[START OF Document extract]

The ground has NOTHING TO DO WITH A PLANE TAKING OFF. It's only airspeed that matters. The wheels (and thus the treadmill) are only relevant if they create so much friction that the friction has more force than the engines can give. As long as the plane has wheels, this cannot happen, because wheels just don't have that much friction.

Get a motorcycle with a sidecar. Put the sidecar on the same treadmill the plane is on (only running one at a time ;) ) and drive the motorcycle. The sidecar will keep up with the motorcycle, assuming its wheels aren't destroyed causing more friction than what should be there.
I think the important thing to consider is that the wheels have to move in order for the plane to accelerate. nugget made the claim that the rotation of the wheels was irrelevant, but that implies that the plane could take off if the wheels were not moving which doesn't seem to make sense.

If the wheels have to move in order for the plane to take off then it must use some of it's force to get the wheels moving. Once the wheels start moving the treadmill starts moving in the opposite direction so it takes more thrust to make the wheels moveas much as they were for the first split second. The treadmill compensates and you find youself applying more and more thrust to try and overcome the treadmill which is perfectly matching the speed of the wheels.

The motorcycle example doesn't work because the motorcycle is applying a force to the ground next to the treadmill. I had thought about using the example of how you push a shopping cart and you can feel that it's pushing forward and down (just try being run over by one ;), but I decided not to be because you would either have to be walking along outside of the frame of reference (on the ground, not the treadmill) or you'd be walking on the treadmill which everyone seems to agree would match your speed if you were walking on it.

This is why I chose the seaplane example. If you get on a boat in a fast moving river the river will carry the boat along at the river speed (vr) minus the boat speed (vb). It's possible that you could "stand still" in a fast moving river by applying enough force to make your boat match the speed of the river, but a seaplane couldn't take off because lift is a function of airspeed over the wings, not a function of how fast the plane is trying to move. A seaplane could only take off against the current if it could generate a speed equal to it's normal take off speed PLUS the river's speed.

Basically a plane doesn't act like a plane until it gets enough lift from its wings.
I hate to break it to you but yeah, you've made an embarassing 2+2=5 kind of error.

Here's the key, I think. Nobody is making the argument that a plane can take off without moving forward. It's absolutely correct that the plane needs airspeed in order to generate lift and consequently take off.

Here's the rub, though: It's completely, totally, entirely impossible for the wheels on a plane to prevent it from moving forward. The wheels on a plane serve only one purpose -- they exist to reduce the friction between the ground and the plane. They are not like the wheels on a car which are integral to forward motion.

Imagine that the conveyor belt is made of ice and instead of wheels the plane is sitting on ice skates.

If you want a more physics-derived answer, plot your force diagrams and attempt to explain *how* the wheels would possibly halt or prevent the forward motion of the plane. You have the thrust from the engine on the plane which causes the plane to move forward. In order for movement to be halted the ground would have to be able to apply an equal force on the plane in the opposite direction. How is this possible when the plane and the ground are almost completely decoupled by the wheels? The wheels are like ball bearings. The static friction (and then subsequent kinetic friction) of the wheels is orders of magnitude smaller than the thrust from the plane's engine.

[END OF Document extract]
[START OF Listing]

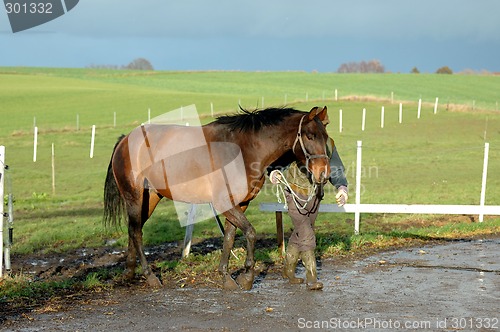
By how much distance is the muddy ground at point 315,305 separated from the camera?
6.96m

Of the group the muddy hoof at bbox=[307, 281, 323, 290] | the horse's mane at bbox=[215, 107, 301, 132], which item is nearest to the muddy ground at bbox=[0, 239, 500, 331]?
the muddy hoof at bbox=[307, 281, 323, 290]

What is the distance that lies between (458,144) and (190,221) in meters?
28.5

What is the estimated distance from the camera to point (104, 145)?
122 ft

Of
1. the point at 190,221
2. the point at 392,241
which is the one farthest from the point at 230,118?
the point at 392,241

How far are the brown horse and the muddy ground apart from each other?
694mm

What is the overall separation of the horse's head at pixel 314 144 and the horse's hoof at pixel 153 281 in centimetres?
239

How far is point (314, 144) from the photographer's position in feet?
26.5

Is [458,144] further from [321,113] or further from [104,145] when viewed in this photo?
[321,113]

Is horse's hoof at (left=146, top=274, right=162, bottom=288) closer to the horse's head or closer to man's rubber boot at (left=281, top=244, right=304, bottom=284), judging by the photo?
man's rubber boot at (left=281, top=244, right=304, bottom=284)

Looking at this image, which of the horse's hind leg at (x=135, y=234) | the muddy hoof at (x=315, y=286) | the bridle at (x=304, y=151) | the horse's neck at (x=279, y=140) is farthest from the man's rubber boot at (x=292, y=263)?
the horse's hind leg at (x=135, y=234)

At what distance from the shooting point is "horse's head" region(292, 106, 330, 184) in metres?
8.02

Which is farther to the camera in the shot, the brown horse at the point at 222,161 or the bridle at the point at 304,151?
the brown horse at the point at 222,161

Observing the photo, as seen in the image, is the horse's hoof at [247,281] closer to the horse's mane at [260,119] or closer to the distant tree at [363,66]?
the horse's mane at [260,119]

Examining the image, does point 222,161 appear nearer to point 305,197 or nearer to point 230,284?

[END OF Listing]

## Description of the task
Condense the paragraph of the plane-on-a-treadmill discussion that begins "Here's the rub, though" into a short bulleted list that keeps its main points.

## Full output
- A plane's wheels cannot possibly keep it from moving forward.
- Their only purpose is to reduce friction between the plane and the ground.
- Unlike a car's wheels, they are not integral to forward motion.